Excited Charalambos Mylonas in his message to the friends of the company emphasized that: "The road of shipping is not easy. We fought it with courage and determination. I declare that with any means I will not retire being present in the next 50 years of Transmed".
He thanked his wife Hariklia, his daughters Katerina and Nicole, his son-in-law Ilias Angelakos who all have successfully taken over the reins of the business.
He also thanked all the friends and associates who welcomed them in Greece working hard for 50 years with understanding and mutual benefit.
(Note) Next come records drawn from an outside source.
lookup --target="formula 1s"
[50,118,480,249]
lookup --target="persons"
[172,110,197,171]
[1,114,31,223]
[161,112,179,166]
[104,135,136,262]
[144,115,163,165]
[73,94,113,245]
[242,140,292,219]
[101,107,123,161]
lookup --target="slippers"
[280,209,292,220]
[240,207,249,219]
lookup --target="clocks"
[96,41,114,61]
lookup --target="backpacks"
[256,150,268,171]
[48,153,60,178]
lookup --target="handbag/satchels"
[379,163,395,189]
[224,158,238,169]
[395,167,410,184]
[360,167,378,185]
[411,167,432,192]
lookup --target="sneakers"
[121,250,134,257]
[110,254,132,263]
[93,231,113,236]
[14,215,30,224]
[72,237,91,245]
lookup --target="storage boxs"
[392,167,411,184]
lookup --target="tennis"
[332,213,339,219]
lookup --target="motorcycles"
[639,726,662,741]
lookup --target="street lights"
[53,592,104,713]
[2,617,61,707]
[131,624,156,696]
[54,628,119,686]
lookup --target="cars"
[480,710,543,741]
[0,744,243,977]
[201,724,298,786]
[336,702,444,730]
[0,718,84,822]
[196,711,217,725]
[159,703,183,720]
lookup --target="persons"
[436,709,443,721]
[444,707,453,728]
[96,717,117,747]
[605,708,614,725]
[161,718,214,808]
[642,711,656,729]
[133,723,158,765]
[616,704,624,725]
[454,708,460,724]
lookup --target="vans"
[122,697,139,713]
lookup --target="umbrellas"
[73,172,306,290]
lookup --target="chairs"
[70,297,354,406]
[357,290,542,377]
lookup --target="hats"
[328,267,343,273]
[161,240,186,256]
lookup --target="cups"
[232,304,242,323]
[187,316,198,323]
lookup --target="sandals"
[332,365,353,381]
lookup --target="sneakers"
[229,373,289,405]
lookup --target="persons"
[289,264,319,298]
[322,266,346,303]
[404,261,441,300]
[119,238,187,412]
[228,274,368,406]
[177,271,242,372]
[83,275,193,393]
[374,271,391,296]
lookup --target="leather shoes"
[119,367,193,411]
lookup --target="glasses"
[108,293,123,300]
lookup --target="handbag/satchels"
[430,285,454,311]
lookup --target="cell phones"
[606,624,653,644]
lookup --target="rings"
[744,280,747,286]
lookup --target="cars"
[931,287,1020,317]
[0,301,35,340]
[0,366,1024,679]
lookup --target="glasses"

Extensive reference was made to the contribution of Charalambos Mylonas as president of the Cypriot Shipowners' Union where in 1981 a collective agreement was signed with ITF implemented on Cypriot-flagged ships.
Other emblematic milestones of Transmed were the company’s certification with the ISM Code, the first orders of newbuilding vessels in 1996 and the social contribution of Mylonas family which includes the establishment of the Palliative Care Centre "GALILEE" in the area of responsibility of the Holy Metropolis of Mesogaia and Lavreotiki for terminally III cancer and ALS patients, and the construction and restoration of churches in Kastellorizo, Agathonisi and Jerusalem in the Holy Sepulcher.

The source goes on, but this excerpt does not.